Depuis le coup d’État militaire de juillet 2022, le Niger subit des sanctions économiques lourdes. Cependant, le gouvernement nigérien, malgré ces mesures jugées « inhumaines », manifeste sa volonté de reprendre les discussions avec la Communauté économique des États d’Afrique de l’Ouest (CEDEAO). Le Premier ministre Ali Mahamane Lamine Zeine souligne l’importance de favoriser l’intégration régionale et estime que les sanctions actuelles sont contreproductives et illégales.
Les conséquences des sanctions
Depuis la suspension du Niger par la CEDEAO, le pays subit des sanctions économiques ayant un impact significatif sur sa population déjà vulnérable. Le Premier ministre déplore particulièrement les restrictions sur l’accès aux médicaments, qui ont entraîné des décès. Ces conséquences néfastes renforcent la position du gouvernement nigérien, soulignant la nécessité de reprendre rapidement les négociations pour trouver une solution qui préserve les intérêts de la population.
Le Premier ministre Ali Mahamane Lamine Zeine affirme la détermination du Niger à renouer avec la CEDEAO à travers de nouvelles négociations. Il estime que reprendre le dialogue est essentiel pour démontrer à la CEDEAO que les sanctions imposées ne font qu’aggraver la situation et qu’elles sont juridiquement contestables.
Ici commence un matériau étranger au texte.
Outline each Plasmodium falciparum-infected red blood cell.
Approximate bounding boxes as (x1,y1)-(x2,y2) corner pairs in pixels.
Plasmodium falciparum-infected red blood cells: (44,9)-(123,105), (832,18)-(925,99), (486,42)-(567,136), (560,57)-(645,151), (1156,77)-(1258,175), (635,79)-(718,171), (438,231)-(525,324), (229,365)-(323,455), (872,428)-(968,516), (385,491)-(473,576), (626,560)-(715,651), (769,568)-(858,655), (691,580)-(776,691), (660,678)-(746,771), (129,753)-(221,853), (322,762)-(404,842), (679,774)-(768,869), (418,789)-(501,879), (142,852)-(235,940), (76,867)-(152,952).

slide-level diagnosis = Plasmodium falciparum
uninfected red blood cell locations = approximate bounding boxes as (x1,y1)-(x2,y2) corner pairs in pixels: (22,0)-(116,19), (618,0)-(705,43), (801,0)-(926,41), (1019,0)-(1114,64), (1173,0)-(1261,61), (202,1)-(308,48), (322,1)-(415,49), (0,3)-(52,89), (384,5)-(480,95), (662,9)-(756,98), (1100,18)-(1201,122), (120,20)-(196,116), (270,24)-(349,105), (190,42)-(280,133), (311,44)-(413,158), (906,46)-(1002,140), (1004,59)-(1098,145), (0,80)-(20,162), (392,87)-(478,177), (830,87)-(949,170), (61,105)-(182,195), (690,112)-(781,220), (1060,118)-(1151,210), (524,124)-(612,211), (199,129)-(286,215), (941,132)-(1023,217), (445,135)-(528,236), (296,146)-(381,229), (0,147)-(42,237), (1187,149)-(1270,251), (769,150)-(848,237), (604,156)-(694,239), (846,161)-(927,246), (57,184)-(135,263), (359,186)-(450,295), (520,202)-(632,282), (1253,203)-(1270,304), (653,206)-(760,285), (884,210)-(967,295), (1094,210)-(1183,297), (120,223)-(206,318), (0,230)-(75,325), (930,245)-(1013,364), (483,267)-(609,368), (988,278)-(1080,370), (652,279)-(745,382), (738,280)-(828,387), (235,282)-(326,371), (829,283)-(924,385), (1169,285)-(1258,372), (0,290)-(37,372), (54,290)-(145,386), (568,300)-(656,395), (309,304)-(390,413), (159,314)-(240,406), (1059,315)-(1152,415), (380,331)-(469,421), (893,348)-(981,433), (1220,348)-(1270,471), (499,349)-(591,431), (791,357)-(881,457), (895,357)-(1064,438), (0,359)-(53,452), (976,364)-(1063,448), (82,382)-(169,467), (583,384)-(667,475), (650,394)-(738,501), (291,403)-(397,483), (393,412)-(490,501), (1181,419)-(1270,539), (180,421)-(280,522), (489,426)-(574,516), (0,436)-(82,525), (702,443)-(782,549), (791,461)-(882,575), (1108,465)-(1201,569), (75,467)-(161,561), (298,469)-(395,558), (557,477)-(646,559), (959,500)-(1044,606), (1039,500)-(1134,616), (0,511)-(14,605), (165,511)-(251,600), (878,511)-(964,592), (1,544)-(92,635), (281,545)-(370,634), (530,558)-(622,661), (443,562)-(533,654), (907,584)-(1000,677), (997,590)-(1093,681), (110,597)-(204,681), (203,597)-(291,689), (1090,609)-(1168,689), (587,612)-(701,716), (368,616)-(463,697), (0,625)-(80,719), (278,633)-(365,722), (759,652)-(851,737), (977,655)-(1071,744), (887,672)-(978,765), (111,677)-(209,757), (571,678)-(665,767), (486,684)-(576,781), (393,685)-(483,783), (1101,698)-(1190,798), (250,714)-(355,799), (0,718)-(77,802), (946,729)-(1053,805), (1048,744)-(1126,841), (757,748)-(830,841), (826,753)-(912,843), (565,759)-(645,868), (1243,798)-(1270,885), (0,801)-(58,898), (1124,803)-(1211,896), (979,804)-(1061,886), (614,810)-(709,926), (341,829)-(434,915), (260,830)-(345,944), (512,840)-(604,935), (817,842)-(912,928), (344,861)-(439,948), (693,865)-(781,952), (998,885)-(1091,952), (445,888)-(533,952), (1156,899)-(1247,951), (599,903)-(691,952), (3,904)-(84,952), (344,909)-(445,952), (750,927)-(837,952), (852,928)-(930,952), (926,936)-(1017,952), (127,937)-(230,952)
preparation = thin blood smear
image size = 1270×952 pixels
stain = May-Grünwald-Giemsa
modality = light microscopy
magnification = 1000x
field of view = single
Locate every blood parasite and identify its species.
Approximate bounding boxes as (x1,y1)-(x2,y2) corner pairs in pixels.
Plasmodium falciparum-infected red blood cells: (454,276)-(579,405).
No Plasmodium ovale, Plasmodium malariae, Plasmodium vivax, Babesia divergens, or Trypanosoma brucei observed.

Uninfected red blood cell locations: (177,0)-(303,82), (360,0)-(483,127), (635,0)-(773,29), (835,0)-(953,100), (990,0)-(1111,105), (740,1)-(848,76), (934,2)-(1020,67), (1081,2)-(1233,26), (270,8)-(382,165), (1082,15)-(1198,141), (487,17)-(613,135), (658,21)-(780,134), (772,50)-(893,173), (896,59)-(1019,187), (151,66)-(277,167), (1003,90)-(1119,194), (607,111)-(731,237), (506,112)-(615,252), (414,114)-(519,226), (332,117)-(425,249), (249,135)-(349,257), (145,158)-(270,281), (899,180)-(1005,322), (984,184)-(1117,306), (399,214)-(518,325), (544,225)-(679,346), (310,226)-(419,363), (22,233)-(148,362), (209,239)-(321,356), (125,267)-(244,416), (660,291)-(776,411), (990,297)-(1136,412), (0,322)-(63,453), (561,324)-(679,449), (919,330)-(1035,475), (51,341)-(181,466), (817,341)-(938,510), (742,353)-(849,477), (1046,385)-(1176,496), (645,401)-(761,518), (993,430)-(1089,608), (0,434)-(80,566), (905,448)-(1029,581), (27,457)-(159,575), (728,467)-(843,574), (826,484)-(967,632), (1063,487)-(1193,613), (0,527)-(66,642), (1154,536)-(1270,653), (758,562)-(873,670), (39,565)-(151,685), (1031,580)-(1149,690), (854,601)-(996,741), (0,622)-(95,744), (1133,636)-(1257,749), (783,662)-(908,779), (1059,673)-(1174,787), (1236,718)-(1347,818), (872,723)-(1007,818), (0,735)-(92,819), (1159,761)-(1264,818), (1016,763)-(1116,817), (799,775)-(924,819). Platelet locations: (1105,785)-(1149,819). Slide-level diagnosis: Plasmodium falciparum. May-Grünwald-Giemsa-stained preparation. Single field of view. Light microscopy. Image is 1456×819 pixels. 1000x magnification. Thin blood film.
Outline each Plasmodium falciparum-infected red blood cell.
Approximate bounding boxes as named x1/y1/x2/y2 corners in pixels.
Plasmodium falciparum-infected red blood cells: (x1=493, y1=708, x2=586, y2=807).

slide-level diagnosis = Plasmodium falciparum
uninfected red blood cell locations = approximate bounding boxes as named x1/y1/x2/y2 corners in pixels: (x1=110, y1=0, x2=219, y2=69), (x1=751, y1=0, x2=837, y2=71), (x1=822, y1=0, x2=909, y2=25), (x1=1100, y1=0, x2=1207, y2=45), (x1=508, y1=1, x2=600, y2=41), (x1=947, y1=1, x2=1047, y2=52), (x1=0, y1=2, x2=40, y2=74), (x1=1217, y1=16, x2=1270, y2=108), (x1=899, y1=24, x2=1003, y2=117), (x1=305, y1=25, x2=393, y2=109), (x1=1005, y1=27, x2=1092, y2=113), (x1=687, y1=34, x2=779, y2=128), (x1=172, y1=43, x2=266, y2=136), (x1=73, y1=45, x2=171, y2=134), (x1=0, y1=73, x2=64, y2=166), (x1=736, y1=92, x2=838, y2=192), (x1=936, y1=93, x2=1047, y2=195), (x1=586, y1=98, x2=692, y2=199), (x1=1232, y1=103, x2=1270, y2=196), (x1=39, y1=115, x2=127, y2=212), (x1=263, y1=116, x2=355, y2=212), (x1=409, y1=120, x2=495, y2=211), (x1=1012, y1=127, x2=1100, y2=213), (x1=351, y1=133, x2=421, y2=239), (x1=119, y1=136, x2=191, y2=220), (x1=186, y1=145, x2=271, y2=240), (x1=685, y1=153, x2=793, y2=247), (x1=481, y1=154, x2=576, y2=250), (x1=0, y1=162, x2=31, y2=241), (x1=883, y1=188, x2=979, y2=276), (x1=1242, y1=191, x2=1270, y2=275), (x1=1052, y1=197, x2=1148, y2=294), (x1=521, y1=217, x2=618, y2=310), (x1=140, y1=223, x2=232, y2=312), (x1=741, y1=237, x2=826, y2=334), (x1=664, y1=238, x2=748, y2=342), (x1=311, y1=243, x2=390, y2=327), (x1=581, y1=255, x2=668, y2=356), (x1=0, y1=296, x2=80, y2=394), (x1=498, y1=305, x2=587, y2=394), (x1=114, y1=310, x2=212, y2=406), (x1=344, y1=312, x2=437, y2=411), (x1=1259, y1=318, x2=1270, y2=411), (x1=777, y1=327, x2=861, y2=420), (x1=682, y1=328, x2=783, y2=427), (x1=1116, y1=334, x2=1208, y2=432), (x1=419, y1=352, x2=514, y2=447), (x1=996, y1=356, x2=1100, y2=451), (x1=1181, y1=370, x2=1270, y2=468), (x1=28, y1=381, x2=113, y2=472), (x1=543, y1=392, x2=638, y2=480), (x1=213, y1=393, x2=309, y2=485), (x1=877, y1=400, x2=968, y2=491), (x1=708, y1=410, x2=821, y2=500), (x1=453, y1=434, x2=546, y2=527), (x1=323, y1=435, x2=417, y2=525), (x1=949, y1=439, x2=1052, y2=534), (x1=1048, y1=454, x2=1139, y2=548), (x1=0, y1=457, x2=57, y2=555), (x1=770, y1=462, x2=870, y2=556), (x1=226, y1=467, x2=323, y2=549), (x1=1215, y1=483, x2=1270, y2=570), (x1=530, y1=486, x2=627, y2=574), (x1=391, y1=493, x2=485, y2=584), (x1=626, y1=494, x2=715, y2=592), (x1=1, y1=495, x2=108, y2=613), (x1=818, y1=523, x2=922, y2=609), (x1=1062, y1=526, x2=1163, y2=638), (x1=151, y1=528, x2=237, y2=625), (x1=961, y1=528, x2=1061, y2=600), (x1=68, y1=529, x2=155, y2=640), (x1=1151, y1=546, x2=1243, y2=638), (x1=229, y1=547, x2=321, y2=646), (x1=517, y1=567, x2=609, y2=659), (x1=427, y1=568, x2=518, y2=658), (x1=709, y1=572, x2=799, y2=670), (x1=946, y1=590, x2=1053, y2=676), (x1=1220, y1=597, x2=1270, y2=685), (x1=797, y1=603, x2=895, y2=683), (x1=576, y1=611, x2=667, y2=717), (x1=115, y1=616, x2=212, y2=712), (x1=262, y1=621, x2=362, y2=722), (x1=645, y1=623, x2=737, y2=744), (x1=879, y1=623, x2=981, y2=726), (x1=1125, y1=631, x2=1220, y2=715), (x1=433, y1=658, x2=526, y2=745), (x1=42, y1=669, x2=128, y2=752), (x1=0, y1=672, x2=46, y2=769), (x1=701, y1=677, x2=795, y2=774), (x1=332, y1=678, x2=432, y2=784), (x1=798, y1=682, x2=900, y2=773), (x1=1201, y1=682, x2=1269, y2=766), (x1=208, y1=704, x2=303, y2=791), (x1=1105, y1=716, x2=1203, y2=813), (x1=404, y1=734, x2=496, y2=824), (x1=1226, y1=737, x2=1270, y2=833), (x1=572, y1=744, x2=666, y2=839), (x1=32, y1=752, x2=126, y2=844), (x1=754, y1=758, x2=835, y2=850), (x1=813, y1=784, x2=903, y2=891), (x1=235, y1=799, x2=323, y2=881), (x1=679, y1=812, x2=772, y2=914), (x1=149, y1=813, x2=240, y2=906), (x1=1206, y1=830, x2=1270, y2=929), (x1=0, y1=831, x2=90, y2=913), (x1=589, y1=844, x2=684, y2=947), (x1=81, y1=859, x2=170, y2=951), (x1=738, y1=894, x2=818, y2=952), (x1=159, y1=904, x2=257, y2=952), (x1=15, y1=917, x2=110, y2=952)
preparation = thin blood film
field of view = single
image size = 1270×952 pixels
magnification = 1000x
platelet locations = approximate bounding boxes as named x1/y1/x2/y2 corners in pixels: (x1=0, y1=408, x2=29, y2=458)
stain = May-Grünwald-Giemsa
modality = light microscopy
La perspective de reprendre les discussions dès janvier 2024 indique une volonté de résoudre les différends et de rétablir une coopération constructive.
Les signes positifs d’assouplissement des sanctions
Malgré la sévérité des sanctions initiales, la CEDEAO a montré des signes d’assouplissement en réponse à l’engagement du Niger en faveur d’une transition politique rapide et au retour imminent des civils au pouvoir. Une délégation de la CEDEAO, dirigée par le Togo et la Sierra Leone, s’est rendue à Niamey en décembre, marquant un premier pas vers la normalisation des relations. Cette ouverture offre une opportunité aux autorités nigériennes de progressivement renouer le dialogue et de lever les sanctions.
Le Niger conserve sa foi dans l’intégration régionale prônée par la CEDEAO. Les efforts de la délégation sous-régionale et l’assouplissement des sanctions suggèrent un possible réchauffement des relations entre le Niger et la CEDEAO. La reprise des négociations en janvier 2024 offre une lueur d’espoir pour une résolution pacifique des différends et la restauration d’une coopération fructueuse au sein de la région ouest-africaine.